• **Extracted text**
+--
Examples of sky view factors

Middel et al. (2018) Urban Climate

Differences Across Major Cities

Middel et al. (2018) Urban Climate

Net radiation of two-sided object

A leaf is a 2-sided object so the simple incoming (\(\downarrow\)) and outgoing (\(\uparrow\)) consideration for the ground is insufficient

• Has to be done on both sides, top (t) and bottom (b)
• Transmission also relevants

T.R. Oke (1987): ‘Boundary Layer Climates’ 2nd Edition

Short- and long-wave fluxes have to be referred to one or other side or as a total outcome or average for the whole leaf. Further, transmission must be taken into account as well as multiple reflections involving surrounding objects. Similarly, for any 3-dimensional object like an animal, buildings, trees, etc. spherical geometry comes into play.

Radiation Balance of a Layer of Air

For a column of air with heat capacity \(C_a = 1210 J m^{-3} K^{-1}\)

\[ \Delta R_{n(\Delta z)}=R_{n(z+\Delta z)}-R_{n(z)}=C_a(\frac{\Delta T_a}{\Delta t})_R \Delta z \qquad(6)\]

• The subscript R is to indicate \((\frac{\Delta T_a}{\Delta t})_R\) is only the radiative part of cooling/heating
  • Other components include convergence or divergence of sensible or latent heat flux densities.

-Heat Capacity = ratio of the amount of heat energy transferred to an object to the resulting increase in its temperature

Radiation Balance of a Layer of Air

Radiative flux convergence: if \(\Delta R_n>0\), \(\frac{\Delta T_a}{\Delta t}\) is a heating rate

Radiative flux divergence: if \(\Delta R_n<0\), \(\frac{\Delta T_a}{\Delta t}\) is a cooling rate

Radiation Balance of a Layer of Air

• For thin layers of air (<50 m) during the day it is usually assumed that radiative flux divergence is negligible and can be ignored, e.g. we place a radiometer at any height in the surface layer and it gives a reasonable approximation of the surface value.
• Under these conditions it is assumed that air temperature changes are solely due to sensible heat flux density changes with height.
  • Latent heat flux density changes are important when fog is forming.

Experimental set-up to measure the radiative flux divergence at UBC Totem Field.

Convection is the main transport process, but unless fog is actively forming (releasing latent heat) only QH is relevant for changing Ta. If inputs of sensible heat exceed losses for an air layer, warming takes place (turbulent flux convergence). If losses of sensible heat exceed gains then the layer cools (turbulent flux divergence).

Radiation Balance of a Layer of Air (iClicker)

If mean \(R_n\) at 1 m between 12:00 and 12:30 is 150 W m^-2 and \(R_n\) at 100 m over the same period is 151 W m^-2, what is the net temperature of the air column over this time period that is attributable to the radiative heating/cooling? Round you answer to the nearest Kelvin.
+--
• **Exercises to complete**
1. Answer these questions from the radiation notes:
(a) What heat capacity is given for a column of air?
(b) Below what thickness are layers of air considered thin?
(c) When do changes in latent heat flux density become important?
2. Turn the paragraph of the radiation notes that begins "Convection is the main transport process" into a short bulleted list that keeps its main facts.
The records are independent of the radiation notes and unrelated to them.
+--
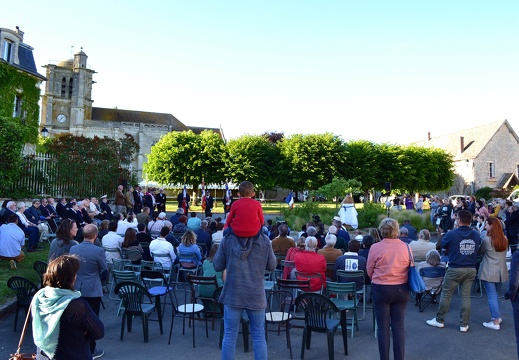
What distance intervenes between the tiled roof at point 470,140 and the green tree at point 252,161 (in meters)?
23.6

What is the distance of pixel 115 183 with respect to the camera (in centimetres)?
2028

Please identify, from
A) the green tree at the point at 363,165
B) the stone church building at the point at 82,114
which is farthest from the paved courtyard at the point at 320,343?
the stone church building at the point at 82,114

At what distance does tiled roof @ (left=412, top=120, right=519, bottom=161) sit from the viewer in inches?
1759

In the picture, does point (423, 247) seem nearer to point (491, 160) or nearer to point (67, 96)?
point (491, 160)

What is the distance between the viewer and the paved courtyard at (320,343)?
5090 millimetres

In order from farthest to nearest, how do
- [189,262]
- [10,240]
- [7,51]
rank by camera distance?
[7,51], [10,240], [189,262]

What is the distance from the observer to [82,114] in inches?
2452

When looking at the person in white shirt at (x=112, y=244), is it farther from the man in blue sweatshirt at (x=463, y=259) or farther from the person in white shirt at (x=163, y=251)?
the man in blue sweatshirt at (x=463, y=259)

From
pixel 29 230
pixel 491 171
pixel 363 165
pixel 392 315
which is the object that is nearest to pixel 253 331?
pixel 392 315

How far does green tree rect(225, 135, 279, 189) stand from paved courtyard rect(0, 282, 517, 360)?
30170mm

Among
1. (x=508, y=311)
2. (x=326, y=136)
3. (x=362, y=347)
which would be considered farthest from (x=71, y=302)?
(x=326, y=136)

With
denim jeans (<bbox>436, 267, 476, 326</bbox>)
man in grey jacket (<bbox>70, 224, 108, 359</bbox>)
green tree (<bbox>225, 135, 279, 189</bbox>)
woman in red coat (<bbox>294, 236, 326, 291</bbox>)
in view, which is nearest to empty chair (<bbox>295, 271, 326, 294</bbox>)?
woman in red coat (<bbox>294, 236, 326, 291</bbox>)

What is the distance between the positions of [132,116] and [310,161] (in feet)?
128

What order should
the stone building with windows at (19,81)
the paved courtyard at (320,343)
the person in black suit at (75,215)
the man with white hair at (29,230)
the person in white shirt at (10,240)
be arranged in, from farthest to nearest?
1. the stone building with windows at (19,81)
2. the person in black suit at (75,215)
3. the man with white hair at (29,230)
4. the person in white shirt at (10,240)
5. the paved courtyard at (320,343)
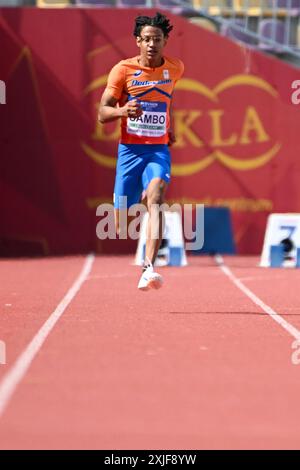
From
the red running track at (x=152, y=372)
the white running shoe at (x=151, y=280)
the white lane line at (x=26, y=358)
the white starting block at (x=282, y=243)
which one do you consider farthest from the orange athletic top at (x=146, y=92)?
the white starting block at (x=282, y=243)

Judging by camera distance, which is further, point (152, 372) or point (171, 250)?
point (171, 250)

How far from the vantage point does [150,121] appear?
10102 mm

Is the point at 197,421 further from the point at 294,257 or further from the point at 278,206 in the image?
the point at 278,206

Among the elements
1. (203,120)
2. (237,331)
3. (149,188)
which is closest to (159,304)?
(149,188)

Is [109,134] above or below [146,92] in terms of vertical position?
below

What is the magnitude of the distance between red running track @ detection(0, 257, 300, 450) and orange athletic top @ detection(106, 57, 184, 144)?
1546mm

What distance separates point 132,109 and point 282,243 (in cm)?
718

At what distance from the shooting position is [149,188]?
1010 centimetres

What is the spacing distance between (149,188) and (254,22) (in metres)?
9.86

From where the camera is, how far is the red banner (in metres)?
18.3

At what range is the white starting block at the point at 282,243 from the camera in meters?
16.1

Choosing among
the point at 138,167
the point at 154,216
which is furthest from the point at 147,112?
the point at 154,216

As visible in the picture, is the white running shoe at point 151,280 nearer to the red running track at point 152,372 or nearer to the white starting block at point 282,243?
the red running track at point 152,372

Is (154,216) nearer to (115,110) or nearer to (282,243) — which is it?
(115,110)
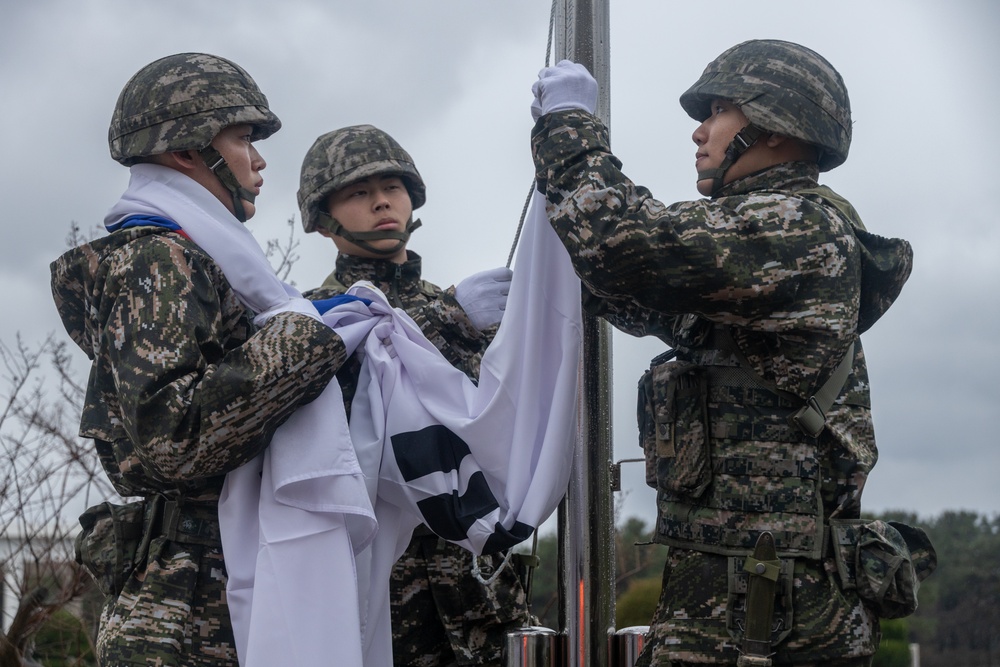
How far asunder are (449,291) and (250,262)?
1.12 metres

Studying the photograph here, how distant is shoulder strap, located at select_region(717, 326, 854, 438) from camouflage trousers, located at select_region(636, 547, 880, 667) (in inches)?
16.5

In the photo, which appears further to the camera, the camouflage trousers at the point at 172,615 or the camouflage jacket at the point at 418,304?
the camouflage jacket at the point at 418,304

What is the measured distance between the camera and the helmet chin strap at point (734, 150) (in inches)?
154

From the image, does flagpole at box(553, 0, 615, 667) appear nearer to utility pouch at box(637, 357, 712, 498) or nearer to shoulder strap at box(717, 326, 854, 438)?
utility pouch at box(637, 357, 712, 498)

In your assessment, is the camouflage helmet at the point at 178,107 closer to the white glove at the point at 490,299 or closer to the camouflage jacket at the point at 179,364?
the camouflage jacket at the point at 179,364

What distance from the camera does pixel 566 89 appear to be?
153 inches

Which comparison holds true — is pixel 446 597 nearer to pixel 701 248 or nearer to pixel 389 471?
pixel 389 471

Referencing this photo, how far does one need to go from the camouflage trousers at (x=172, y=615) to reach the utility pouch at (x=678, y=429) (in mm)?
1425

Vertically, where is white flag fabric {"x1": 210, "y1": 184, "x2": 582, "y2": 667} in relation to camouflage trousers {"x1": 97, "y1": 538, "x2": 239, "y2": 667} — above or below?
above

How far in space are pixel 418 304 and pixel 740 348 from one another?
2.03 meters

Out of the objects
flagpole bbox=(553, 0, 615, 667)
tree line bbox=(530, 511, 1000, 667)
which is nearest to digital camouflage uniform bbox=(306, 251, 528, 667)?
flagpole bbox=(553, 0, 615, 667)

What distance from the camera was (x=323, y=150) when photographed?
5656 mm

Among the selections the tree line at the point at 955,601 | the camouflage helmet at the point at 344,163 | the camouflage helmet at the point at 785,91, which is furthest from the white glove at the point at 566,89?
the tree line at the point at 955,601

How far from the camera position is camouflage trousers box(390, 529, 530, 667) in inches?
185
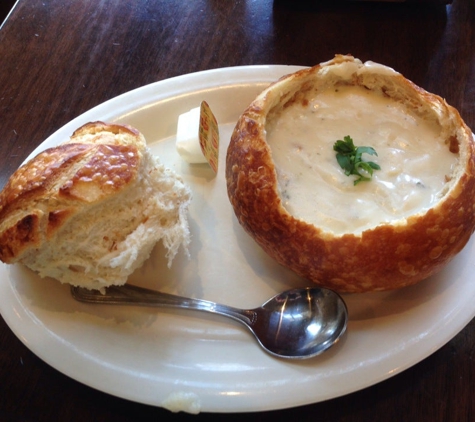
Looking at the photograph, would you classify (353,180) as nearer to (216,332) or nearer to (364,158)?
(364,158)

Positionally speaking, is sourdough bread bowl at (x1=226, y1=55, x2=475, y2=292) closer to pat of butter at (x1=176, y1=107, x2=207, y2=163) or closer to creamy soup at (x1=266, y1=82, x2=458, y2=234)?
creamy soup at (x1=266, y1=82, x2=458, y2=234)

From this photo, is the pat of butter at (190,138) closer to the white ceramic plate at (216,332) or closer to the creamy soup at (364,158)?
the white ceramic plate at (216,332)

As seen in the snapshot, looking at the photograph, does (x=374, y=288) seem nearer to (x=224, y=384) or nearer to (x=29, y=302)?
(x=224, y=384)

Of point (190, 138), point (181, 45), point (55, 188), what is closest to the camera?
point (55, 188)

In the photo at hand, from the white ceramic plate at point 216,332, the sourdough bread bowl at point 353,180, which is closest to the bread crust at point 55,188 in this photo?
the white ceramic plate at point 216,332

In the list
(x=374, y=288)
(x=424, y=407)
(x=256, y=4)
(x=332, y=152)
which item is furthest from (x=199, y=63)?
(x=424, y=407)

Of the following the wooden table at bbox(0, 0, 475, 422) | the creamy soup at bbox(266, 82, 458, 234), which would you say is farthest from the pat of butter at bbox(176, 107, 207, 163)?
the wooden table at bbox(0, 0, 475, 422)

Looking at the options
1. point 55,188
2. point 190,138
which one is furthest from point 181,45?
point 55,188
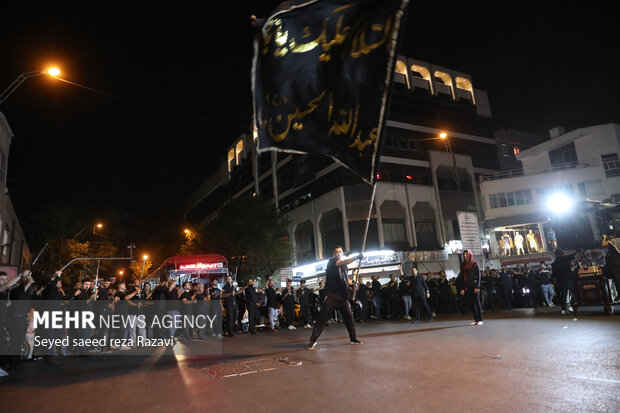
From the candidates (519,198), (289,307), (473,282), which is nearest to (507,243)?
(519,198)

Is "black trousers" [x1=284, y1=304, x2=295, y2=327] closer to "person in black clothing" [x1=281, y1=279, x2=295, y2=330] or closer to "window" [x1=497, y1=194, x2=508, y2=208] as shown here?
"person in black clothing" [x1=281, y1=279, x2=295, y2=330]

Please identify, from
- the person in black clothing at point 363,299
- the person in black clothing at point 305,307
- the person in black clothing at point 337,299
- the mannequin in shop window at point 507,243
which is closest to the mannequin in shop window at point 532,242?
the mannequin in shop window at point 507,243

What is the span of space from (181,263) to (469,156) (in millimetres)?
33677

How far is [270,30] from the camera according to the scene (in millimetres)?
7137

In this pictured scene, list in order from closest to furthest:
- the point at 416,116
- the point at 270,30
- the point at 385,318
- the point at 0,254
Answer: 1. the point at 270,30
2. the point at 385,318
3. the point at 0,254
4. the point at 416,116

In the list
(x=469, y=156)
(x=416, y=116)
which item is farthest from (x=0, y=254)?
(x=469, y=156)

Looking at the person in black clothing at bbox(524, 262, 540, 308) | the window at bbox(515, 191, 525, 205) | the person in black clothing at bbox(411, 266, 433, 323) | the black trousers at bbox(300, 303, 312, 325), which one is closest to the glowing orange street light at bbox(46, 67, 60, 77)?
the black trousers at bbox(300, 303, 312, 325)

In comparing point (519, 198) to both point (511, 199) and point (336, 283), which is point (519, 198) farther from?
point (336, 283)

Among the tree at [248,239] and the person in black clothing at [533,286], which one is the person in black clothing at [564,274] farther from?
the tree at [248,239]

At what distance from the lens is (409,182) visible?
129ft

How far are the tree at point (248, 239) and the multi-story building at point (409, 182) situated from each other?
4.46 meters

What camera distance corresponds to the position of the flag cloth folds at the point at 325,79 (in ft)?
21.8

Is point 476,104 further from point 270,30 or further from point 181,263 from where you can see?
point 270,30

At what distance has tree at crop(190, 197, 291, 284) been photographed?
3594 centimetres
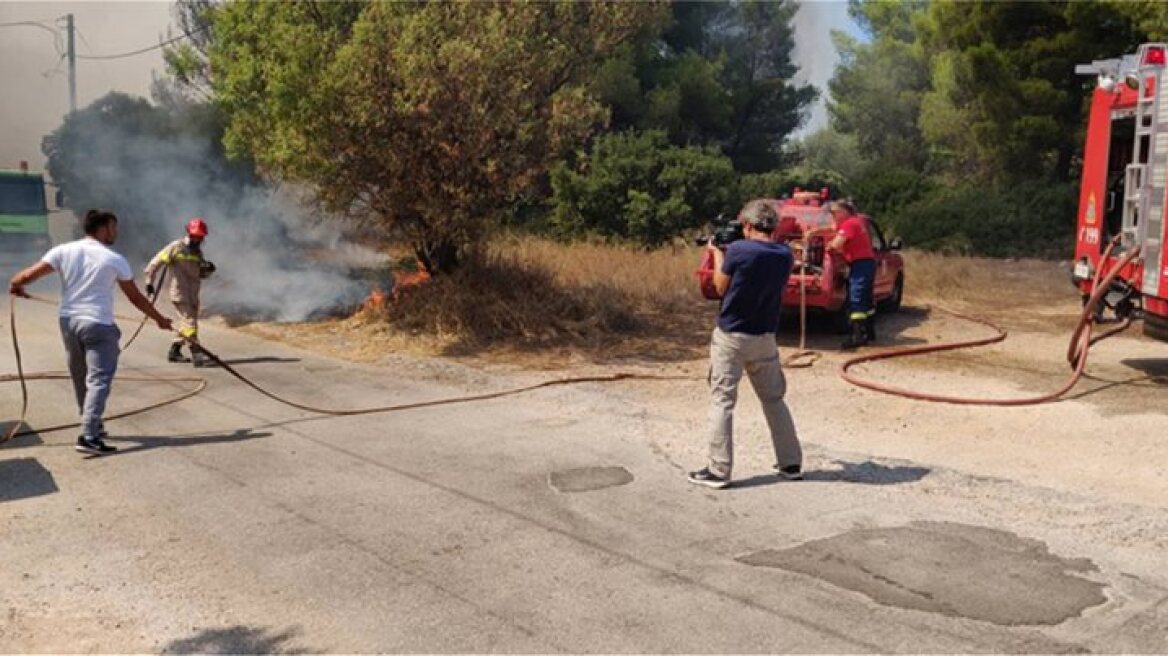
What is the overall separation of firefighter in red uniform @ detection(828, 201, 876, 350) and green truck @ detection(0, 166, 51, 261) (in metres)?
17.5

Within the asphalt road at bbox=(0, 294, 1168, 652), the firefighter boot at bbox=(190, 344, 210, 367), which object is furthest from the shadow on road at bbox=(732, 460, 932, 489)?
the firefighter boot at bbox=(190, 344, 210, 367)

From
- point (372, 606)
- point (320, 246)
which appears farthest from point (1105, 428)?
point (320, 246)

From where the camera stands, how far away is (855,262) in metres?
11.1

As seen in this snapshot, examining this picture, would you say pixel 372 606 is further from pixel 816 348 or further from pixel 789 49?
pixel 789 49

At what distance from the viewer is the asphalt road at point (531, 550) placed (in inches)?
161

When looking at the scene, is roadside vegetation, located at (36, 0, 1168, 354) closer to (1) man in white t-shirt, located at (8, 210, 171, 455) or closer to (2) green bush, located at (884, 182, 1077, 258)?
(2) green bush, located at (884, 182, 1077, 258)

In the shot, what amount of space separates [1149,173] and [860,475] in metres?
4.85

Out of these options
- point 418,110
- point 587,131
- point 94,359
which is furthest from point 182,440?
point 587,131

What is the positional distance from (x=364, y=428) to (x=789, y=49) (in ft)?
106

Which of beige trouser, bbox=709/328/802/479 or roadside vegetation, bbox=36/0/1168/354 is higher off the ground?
+--
• **Outputs for the tasks**
1.
(a) 1210 J m^-3 K^-1
(b) 50 m
(c) When fog is forming

2.
- Convection is the main transport process.
- Only QH changes Ta, unless fog is actively forming and releasing latent heat.
- When an air layer gains more sensible heat than it loses, it warms (turbulent flux convergence).
- When it loses more sensible heat than it gains, it cools (turbulent flux divergence).